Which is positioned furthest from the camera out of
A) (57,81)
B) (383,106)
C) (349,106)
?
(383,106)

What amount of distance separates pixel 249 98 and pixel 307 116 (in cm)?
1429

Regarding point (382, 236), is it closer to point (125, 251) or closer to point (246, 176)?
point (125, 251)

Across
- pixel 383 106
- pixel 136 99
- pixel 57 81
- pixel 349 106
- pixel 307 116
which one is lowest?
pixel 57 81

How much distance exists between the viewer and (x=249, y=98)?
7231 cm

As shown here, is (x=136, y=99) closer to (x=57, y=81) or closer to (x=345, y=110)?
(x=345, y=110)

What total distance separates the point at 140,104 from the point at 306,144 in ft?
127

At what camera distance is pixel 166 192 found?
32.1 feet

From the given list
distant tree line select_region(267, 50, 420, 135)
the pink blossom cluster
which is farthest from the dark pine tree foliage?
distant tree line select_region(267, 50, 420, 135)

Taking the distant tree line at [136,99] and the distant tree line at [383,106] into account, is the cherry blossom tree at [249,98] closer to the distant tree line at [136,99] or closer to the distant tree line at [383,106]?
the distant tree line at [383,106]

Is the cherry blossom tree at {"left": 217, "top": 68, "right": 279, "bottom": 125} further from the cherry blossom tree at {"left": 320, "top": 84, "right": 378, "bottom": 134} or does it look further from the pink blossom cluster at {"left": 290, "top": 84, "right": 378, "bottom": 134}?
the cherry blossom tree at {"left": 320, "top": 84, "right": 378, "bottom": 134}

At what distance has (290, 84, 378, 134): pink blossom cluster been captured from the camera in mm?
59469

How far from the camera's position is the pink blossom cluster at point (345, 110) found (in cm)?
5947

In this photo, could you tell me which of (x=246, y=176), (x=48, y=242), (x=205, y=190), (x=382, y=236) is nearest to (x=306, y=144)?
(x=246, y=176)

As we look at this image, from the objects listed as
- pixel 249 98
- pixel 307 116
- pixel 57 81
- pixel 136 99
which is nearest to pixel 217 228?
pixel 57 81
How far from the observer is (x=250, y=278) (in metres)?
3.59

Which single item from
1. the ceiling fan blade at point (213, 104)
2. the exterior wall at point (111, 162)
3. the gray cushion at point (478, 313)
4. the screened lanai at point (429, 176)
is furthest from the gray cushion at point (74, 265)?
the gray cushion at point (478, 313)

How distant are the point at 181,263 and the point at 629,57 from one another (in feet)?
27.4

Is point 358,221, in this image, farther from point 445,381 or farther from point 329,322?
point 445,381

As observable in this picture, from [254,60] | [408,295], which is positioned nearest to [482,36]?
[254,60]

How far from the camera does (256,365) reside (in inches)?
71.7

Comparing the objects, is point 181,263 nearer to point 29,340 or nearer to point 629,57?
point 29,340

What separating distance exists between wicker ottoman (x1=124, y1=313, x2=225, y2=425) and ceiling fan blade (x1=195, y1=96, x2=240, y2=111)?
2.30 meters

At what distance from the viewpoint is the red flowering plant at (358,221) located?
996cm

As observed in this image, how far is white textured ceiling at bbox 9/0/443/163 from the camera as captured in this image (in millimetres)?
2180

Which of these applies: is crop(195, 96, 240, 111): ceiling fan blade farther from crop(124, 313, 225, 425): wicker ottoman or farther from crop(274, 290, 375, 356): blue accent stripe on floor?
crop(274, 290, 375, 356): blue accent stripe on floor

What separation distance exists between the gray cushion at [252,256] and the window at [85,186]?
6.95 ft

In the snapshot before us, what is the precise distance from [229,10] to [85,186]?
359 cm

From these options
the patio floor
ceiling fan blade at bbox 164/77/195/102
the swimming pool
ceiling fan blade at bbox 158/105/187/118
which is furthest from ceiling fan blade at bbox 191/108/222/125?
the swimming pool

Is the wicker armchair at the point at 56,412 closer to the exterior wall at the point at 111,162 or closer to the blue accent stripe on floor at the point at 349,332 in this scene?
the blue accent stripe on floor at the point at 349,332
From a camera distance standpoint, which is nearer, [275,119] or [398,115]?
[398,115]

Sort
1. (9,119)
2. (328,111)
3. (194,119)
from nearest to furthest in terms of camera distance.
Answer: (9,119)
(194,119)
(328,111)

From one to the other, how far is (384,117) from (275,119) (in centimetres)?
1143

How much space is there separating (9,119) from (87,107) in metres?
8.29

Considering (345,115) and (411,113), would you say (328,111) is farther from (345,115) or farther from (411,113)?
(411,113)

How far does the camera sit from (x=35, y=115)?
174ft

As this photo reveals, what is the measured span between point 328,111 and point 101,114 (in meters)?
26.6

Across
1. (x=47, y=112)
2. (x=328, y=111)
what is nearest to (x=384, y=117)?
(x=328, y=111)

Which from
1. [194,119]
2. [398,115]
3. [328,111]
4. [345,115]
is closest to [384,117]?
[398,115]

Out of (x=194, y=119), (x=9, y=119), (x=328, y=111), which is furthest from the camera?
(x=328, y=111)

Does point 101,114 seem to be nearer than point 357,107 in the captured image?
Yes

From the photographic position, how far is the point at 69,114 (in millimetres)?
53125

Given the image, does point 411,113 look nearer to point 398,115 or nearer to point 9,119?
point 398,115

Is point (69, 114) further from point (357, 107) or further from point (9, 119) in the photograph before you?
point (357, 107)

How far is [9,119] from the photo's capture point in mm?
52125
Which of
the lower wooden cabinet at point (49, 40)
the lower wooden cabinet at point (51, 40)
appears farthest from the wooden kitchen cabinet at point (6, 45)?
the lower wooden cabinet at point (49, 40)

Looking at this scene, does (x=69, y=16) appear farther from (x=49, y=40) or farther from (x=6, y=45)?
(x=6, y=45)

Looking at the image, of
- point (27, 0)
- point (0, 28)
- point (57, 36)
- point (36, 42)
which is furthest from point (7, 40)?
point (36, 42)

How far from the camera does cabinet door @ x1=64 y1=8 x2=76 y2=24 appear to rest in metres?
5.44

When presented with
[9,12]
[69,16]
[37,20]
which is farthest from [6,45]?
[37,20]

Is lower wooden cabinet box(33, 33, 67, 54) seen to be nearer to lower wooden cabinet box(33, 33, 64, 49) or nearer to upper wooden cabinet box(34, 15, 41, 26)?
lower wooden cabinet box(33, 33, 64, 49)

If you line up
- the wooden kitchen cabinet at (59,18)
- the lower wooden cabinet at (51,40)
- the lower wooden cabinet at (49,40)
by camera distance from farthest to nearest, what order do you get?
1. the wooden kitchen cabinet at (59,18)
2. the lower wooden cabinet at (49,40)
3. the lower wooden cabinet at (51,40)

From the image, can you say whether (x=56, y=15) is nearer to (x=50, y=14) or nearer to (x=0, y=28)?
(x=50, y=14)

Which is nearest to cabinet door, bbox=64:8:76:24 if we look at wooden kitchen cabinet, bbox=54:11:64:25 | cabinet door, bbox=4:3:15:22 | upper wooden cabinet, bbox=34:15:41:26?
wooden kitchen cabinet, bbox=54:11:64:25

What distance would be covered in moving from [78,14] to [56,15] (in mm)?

EXERCISE OBJECTIVE:
Output only the lines from the one holding "Is lower wooden" through the last line above, exactly as they appear.

WRITTEN SOLUTION:
Is lower wooden cabinet box(33, 33, 67, 54) seen to be nearer to lower wooden cabinet box(33, 33, 64, 49) or nearer to upper wooden cabinet box(34, 15, 41, 26)?
lower wooden cabinet box(33, 33, 64, 49)

If you line up
- the wooden kitchen cabinet at (59,18)
- the lower wooden cabinet at (51,40)
- the lower wooden cabinet at (49,40)
by camera distance from farthest to nearest, what order do you get?
1. the wooden kitchen cabinet at (59,18)
2. the lower wooden cabinet at (49,40)
3. the lower wooden cabinet at (51,40)

From the image, can you say whether (x=56, y=15) is nearer to (x=50, y=14) or nearer to (x=0, y=28)?
(x=50, y=14)

Which is nearest to cabinet door, bbox=64:8:76:24 if we look at wooden kitchen cabinet, bbox=54:11:64:25 | cabinet door, bbox=4:3:15:22 | upper wooden cabinet, bbox=34:15:41:26?
wooden kitchen cabinet, bbox=54:11:64:25

What distance would be covered in moving from [78,14] to [56,15] (in mm)?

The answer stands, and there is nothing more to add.